» What is being asked: Rewrite the lines starting at the one containing "Is [995,300] truly" and ending with the last line, switching "situated" to "positioned" and leaving everything else unchanged.

Spatial relationship records
-------

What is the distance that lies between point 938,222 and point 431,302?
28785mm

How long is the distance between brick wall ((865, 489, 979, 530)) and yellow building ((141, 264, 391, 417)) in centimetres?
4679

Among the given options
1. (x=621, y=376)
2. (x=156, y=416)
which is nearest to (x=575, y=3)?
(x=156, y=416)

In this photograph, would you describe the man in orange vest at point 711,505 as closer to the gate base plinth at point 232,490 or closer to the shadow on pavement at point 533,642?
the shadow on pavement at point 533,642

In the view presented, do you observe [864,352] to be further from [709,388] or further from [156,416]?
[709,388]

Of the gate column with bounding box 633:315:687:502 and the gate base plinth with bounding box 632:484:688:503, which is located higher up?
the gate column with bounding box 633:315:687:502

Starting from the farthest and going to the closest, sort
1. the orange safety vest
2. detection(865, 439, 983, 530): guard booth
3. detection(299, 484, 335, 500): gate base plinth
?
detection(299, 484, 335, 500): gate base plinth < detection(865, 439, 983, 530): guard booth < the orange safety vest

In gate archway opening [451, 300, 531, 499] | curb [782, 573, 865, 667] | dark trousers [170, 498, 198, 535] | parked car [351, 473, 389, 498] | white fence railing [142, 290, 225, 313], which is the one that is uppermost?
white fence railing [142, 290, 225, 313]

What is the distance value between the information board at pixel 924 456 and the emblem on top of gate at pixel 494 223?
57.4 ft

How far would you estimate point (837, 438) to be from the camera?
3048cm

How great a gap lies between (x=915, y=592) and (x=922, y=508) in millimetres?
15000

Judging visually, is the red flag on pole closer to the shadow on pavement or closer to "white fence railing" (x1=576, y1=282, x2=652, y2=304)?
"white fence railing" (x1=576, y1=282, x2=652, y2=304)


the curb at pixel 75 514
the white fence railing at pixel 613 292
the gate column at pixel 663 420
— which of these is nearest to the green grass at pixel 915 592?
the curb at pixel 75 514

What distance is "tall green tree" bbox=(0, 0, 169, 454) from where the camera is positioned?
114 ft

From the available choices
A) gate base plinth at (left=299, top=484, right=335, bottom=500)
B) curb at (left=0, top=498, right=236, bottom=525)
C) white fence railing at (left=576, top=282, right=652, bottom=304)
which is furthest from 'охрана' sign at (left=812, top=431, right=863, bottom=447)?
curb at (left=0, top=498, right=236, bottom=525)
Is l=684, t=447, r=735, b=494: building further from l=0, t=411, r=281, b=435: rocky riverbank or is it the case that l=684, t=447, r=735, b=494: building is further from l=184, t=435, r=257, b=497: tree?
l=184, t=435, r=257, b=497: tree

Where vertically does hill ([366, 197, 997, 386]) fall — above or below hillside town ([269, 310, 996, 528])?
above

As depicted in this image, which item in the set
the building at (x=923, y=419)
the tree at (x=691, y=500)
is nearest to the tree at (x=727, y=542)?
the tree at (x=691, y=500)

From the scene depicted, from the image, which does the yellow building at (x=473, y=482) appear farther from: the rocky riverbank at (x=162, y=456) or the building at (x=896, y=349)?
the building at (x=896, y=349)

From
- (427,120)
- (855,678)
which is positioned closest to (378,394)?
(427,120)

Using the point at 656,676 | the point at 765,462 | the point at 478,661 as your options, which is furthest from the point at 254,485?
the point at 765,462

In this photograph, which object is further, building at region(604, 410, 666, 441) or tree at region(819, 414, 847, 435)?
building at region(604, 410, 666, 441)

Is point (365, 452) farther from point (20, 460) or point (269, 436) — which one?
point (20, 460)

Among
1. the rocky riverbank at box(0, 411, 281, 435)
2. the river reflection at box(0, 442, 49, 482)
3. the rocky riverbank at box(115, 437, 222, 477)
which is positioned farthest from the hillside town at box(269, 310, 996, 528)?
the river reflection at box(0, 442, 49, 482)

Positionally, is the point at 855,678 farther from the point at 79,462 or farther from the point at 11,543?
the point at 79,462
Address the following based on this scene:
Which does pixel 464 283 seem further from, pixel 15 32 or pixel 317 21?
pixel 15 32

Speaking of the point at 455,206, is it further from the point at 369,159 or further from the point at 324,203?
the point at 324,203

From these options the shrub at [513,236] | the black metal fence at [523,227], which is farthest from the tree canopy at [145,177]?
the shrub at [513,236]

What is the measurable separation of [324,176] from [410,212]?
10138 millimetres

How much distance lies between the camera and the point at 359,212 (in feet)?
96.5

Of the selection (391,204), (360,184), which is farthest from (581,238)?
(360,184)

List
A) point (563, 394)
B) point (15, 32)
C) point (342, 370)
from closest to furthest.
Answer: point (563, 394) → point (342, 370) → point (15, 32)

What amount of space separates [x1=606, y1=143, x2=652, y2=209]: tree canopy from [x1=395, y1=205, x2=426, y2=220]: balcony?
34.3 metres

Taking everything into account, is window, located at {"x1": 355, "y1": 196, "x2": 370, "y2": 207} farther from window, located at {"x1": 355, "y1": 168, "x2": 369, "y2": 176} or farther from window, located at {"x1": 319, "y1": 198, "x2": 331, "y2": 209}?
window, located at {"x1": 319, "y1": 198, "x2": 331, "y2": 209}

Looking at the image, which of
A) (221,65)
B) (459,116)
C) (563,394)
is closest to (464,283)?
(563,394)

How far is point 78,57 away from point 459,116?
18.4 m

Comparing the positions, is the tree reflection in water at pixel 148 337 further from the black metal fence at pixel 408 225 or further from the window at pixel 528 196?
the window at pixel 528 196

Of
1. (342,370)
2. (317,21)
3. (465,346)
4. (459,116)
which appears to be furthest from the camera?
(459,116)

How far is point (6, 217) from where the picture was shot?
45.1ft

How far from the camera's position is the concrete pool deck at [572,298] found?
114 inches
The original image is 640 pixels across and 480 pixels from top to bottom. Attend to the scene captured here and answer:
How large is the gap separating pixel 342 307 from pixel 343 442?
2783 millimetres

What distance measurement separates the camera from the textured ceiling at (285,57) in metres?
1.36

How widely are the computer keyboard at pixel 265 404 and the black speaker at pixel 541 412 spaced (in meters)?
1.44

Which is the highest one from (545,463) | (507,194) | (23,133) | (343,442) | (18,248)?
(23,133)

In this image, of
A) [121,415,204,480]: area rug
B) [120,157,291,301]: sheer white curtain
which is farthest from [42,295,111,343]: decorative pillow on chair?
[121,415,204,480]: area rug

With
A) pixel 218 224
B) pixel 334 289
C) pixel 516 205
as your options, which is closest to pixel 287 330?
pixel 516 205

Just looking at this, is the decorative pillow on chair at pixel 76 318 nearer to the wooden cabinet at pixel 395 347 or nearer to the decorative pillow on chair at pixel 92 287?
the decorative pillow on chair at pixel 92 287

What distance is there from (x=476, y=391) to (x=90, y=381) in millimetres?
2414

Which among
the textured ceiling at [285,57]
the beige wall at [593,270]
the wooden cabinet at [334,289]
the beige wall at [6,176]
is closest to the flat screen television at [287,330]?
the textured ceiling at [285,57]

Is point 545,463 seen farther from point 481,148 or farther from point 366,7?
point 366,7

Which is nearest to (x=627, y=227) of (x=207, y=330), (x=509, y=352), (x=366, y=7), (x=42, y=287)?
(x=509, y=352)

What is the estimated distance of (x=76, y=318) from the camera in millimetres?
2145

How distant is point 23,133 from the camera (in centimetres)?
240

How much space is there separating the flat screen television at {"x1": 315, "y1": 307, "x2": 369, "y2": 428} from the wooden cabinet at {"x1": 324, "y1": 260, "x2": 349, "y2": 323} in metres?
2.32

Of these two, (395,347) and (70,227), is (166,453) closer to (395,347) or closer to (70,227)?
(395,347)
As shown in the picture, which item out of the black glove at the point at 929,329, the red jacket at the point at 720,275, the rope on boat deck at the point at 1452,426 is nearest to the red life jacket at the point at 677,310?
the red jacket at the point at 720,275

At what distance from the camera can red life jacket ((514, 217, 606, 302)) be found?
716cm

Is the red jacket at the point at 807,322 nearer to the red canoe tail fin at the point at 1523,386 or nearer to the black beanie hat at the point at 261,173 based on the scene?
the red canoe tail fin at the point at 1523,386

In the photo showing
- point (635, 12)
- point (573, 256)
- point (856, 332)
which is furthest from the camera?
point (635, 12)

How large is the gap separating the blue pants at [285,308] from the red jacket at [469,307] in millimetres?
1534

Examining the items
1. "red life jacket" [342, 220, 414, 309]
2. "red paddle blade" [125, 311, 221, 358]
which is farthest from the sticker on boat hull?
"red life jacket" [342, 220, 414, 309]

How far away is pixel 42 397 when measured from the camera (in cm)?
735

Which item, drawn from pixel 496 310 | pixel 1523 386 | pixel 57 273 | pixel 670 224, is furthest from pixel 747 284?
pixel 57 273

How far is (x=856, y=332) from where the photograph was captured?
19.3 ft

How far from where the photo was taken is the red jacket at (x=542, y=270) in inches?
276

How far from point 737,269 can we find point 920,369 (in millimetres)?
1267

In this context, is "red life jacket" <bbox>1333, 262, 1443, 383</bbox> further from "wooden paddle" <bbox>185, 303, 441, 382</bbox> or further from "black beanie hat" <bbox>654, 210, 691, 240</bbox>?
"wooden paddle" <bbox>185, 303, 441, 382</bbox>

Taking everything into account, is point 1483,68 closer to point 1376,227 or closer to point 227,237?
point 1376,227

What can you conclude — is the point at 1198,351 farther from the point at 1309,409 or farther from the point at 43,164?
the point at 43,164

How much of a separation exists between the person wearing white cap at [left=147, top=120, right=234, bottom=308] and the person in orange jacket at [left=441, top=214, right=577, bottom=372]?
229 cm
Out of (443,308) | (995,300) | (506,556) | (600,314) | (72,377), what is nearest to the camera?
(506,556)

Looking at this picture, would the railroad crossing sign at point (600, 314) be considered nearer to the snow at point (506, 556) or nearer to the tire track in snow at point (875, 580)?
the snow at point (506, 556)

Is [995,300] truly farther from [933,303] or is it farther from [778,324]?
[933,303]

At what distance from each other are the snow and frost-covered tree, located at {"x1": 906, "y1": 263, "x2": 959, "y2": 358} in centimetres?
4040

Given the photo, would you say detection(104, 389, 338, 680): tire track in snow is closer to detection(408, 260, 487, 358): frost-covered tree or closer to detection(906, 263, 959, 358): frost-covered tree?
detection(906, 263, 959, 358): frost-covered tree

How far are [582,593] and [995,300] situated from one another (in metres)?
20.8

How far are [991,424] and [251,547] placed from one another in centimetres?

-------

» Reply to the task:
Is [995,300] truly farther from [933,303] or is it farther from [778,324]?
[933,303]

At what distance from each other are the snow and frost-covered tree, located at {"x1": 906, "y1": 263, "x2": 959, "y2": 358} in centimetres?
4040

Given the photo, would you say detection(104, 389, 338, 680): tire track in snow is closer to detection(408, 260, 487, 358): frost-covered tree or closer to detection(906, 263, 959, 358): frost-covered tree?
detection(906, 263, 959, 358): frost-covered tree

How far are [582,593] and [995,300] positioned from one another (in metres)?
20.8

How far are [991,424] and [251,547] placed from one another in centimetres?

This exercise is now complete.